Александр намеревался появиться в Индии не просто царем и военачальником. Сам он давно поверил, что является сыном Юпитера, но никак не мог добиться от македонян должного почтения.
Закончив все приготовления, Александр решил, что пришло время исполнить безрассудно задуманное дело; он начал обдумывать, как стяжать себе божеские почести. Он хотел, чтобы его не только называли сыном Юпитера, но и верили в это; как будто он мог предписывать людям, что думать и что говорить. Он приказал македонцам раболепно приветствовать его по персидскому обычаю, падая ниц на землю. Это желание царя подогревалось гибельной лестью, обычным злом для царей, ибо угодничество подрывало их силы чаще, чем даже враг.
Александр Мень отмечает:
То был один из старых соблазнов человечества, который всплывал в самые разные эпохи. Суть его сводилась к отождествлению Кесаря и Бога, отождествлению, сулившему Кесарю абсолютное владычество над душами и телами. Недаром Наполеон признавался, что его высшая мечта – видеть себя основателем новой религии; он знал, что никакие армии не могут сравниться с силой священного авторитета. Он не успел начать того, что Александр почти осуществил.
Вместе с подхалимами и льстецами он разработал план, который должен был воплотиться (как обычно) на ближайшем пиру. Замысел Александра был прост, как все гениальное. Он решил ввести для всех своих подданных проскинезу – обряд коленопреклонения перед владыкой с последующим поцелуем. У персов падать ниц перед царем считалось обычным актом уважения и вовсе не свидетельствовало о потере достоинства. Бывшие вельможи Дария продолжали по привычке исполнять древний восточный обряд в присутствии Александра, но с македонянами дело обстояло сложнее.

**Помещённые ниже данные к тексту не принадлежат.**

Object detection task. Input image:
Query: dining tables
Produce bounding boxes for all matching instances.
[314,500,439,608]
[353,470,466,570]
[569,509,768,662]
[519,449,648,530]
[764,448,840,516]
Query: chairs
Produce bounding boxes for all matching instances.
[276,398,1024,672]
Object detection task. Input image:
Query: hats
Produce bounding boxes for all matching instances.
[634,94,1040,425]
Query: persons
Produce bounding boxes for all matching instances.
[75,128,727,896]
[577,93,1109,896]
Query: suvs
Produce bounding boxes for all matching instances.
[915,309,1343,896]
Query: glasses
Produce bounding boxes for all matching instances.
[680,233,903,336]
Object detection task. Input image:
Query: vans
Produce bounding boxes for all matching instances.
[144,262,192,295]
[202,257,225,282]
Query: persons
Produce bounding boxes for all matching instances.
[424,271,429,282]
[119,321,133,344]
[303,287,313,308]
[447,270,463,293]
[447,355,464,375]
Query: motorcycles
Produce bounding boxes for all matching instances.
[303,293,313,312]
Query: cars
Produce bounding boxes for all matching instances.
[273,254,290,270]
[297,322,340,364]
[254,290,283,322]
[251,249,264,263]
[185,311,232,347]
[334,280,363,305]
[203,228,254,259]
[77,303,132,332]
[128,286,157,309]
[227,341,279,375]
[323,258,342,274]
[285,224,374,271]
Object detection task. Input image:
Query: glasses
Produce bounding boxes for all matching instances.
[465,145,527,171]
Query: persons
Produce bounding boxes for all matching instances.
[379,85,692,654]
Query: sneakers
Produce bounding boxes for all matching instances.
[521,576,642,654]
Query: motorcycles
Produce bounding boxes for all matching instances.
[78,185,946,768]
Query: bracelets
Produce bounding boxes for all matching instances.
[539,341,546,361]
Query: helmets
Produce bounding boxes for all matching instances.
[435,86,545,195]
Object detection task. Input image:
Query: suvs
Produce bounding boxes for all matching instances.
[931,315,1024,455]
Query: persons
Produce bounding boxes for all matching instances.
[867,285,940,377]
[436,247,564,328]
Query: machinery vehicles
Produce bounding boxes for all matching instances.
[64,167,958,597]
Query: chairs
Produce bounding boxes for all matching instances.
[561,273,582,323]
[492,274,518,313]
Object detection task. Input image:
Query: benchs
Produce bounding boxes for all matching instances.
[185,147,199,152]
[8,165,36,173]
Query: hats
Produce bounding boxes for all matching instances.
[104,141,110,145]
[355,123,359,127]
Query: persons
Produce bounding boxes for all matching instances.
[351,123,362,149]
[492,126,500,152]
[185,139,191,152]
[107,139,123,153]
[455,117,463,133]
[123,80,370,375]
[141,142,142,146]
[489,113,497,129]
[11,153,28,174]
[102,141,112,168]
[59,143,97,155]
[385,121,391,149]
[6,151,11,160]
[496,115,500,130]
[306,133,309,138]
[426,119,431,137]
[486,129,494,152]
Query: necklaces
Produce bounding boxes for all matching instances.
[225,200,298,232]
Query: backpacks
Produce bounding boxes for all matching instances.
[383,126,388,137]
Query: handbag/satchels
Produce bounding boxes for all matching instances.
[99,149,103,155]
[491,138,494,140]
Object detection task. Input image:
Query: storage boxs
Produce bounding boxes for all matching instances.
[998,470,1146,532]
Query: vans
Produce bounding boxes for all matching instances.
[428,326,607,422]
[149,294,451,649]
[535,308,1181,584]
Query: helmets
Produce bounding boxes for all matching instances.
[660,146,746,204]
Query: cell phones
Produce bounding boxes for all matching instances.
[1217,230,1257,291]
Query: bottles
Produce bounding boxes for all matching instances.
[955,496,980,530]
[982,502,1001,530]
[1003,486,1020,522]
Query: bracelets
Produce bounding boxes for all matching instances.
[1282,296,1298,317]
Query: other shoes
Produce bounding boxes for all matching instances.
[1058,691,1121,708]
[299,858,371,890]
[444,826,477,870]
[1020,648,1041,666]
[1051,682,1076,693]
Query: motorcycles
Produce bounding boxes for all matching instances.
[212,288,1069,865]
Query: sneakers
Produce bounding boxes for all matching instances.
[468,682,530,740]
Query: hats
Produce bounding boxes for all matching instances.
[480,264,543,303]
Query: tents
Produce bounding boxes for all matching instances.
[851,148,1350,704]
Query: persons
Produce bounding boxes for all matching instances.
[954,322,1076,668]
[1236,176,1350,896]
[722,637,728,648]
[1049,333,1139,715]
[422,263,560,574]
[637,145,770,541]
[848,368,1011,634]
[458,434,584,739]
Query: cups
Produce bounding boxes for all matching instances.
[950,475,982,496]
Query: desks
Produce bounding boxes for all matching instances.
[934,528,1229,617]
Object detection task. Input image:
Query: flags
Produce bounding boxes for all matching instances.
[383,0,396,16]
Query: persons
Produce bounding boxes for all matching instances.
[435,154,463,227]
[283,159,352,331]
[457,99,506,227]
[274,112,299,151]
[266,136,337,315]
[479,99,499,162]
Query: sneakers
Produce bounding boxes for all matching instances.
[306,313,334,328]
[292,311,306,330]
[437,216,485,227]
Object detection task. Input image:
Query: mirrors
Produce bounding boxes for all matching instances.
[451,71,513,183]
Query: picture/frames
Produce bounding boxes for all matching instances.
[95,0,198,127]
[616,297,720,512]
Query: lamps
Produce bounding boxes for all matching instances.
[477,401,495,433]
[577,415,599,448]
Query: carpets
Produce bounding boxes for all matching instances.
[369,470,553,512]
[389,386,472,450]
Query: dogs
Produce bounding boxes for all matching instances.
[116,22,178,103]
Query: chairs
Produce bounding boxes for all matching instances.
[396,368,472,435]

То, что для жителей Востока было простым и естественным, для македонян и греков являлось неслыханным унижением. Царей соплеменники Александра считали первыми среди равных, а на колени становились только в храме, во время беседы с богами.
Александру нравились знаки внимания, оказываемые восточными подданными, и он не мог отказать себе в удовольствии их принимать. Коробило другое: вид падающих на колени персов вызывал смех македонян. И он почувствовал острую необходимость приучить к этой незатейливой процедуре соотечественников. Мы уже указали, в каком случае македонянина можно было увидеть совершающим проскинезу, соответственно, если бы затея Александра удалась – было бы равносильно, что его признали богом.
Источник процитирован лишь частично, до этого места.